Another fort. Mariana held her breath. Mariana held her breath.

"Leave us here!" Nur Rahman's voice held a note of hysteria.

"I will not allow two women to walk through a foreign army camp in the middle of-"

"Leave us!" Nur Rahman screeched. "Make the camels kneel down! Keep the gold chain! We want to get off!"

The man said nothing, but a moment later Mariana heard his guttural noise again, and felt the tapping of his stick.

Her camel dropped, joltingly, to the ground. She slid from its back. Almost at once she felt Nur Rahman tug at her chaderi.

"Run," he urged quietly, "before he changes his mind!"

Clutching each other, they hurried clumsily away.

"Make no sound," Nur Rahman whispered.

At last they heard the man speak to his camels. A moment later the jingling of their ankle bells told them he was leaving.

Groans and cries came from ahead of them. Mariana's heart contracted as they picked their way toward the sound.

When they arrived, she peered around her with growing dismay.

The British camp, if it could be called one, was a disgrace. No cooking fires beckoned them. No lamplight glowed from inside sheltering tents. Barely visible, silhouetted against the pale snow, men lay singly and in groups as if they had fallen where they stood. Sobs and whimpers filled the air.

A shadowy form lay across Mariana's path. She bent over it.

"Where are the senior officers? Where is General Elphinstone?" she asked, first in English, then in Urdu.

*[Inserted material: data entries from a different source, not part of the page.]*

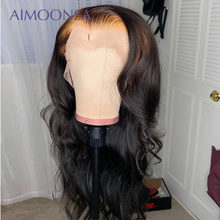 13x6 HD Lace Transparent Body Wave Wig 150% Density Transparent Lace Front Human Hair Wigs Remy Full Ends PrePlucked Lace Wig(China)
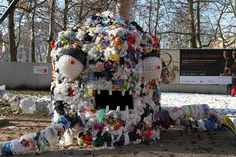 """Plastic Bag Monster - """"Together with Ekologi Brez Meja (ocistimo.si), Lukatarina and Eco Vitae we collected 40,000 used plastic bags and 7,500 used plastic cups from 12 kindergartens, 21 primary schools, 4 high schools and 3 faculties from the city of Ljubljana (Slovenia) and from more than 500 people from Ljubljana."""""""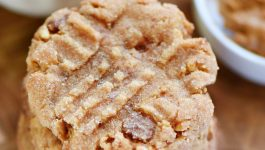 Flourless Toffee Peanut Butter Cookies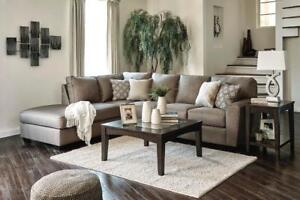 $999 Calicho Sectional - ASHLEY FURNITURE - SAVE UP TO 50%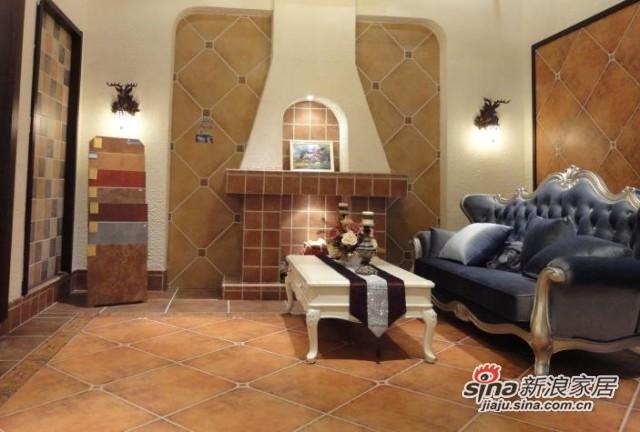 金意陶瓷砖欧式仿古砖复古地砖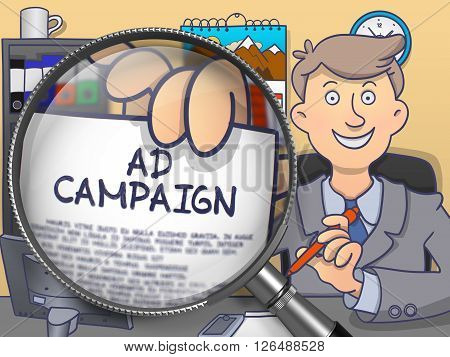 Ad Campaign on Paper in Business Man's Hand to Illustrate a Business Concept. Closeup View through Magnifying Glass. Multicolor Doodle Style Illustration.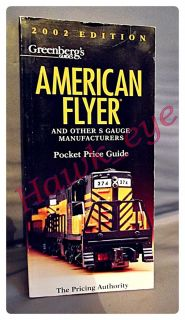 American Flyer Trains Greenberg 2002 Price Guide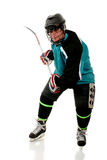 Senior Playing Ice Hockey Stock Images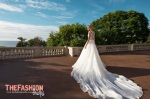 alessandra-rinaudo-2017-spring-collection-bridal-gown-103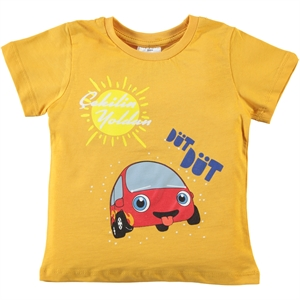 Kukuli Mulberry Mulberry Boy T-Shirt Mustard 2-5 Years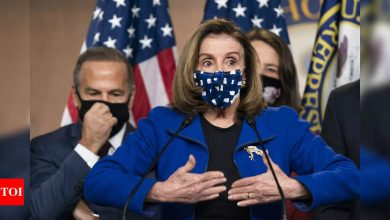 9/11-style commission to probe Capitol riot: Nancy Pelosi - Times of India
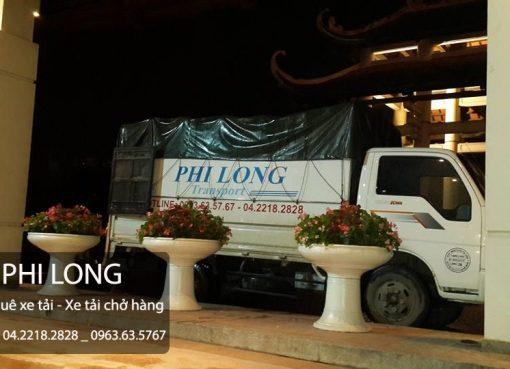 Cho thuê xe tải tại phố Chính Kinh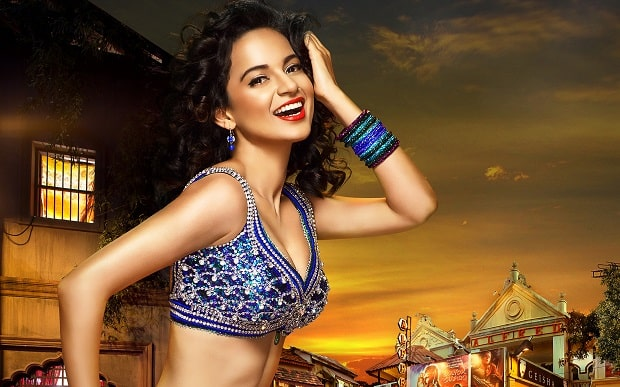 Hot-Kangana-Ranaut-in-Rajjo-Movie-3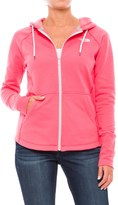The North Face EZ Hoodie - Cotton Blend, Full Zip (For Women)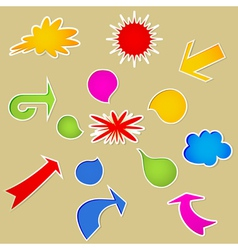 Set of various bubbles vector image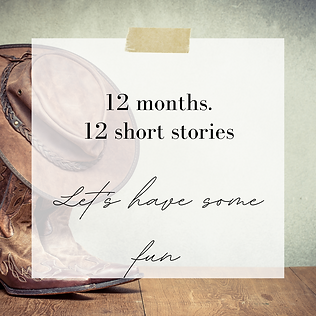 12 months. 12 short stories.png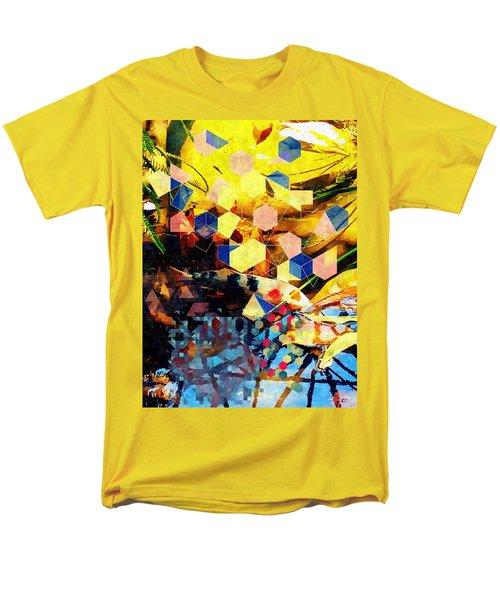 Koi  Men's T-Shirt  (Regular Fit) by Karl Reid
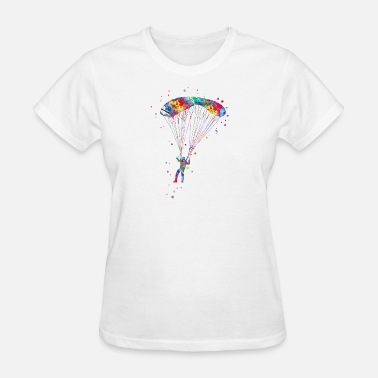 Fly Paragliding Paraglider flying - Women's T-Shirt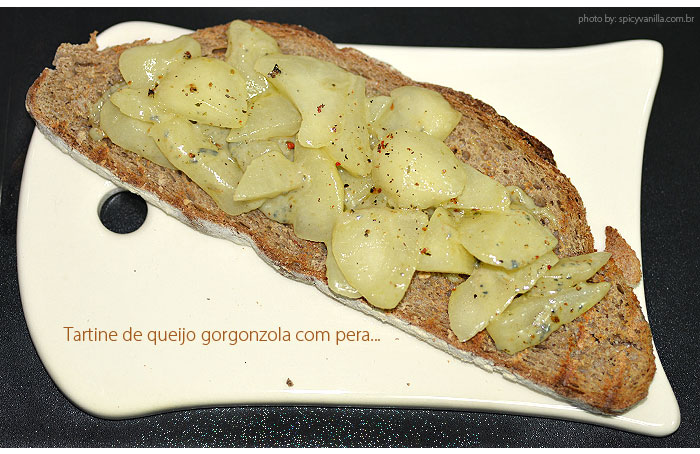 tartine_pera_gorgonzola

The body in the snow proved to be an Indian sepoy. "I do not know where they are, Memsahib," he replied through chattering teeth. "I only know that I am dying from the cold."

Impulsively, she reached down and touched his arm. He wore only his regular uniform, the thin red coat he had worn throughout the summer and autumn.

"I am sorry," was all she could manage.

Afraid to lose Nur Rahman in the darkness, she clutched a handful of his chaderi.

"I think we have found the rear of the column," he whispered. "It is too late to make our way to the front."

"What should we do now?" Despairing, she looked about her. "There is snow everywhere. We cannot stand up all night."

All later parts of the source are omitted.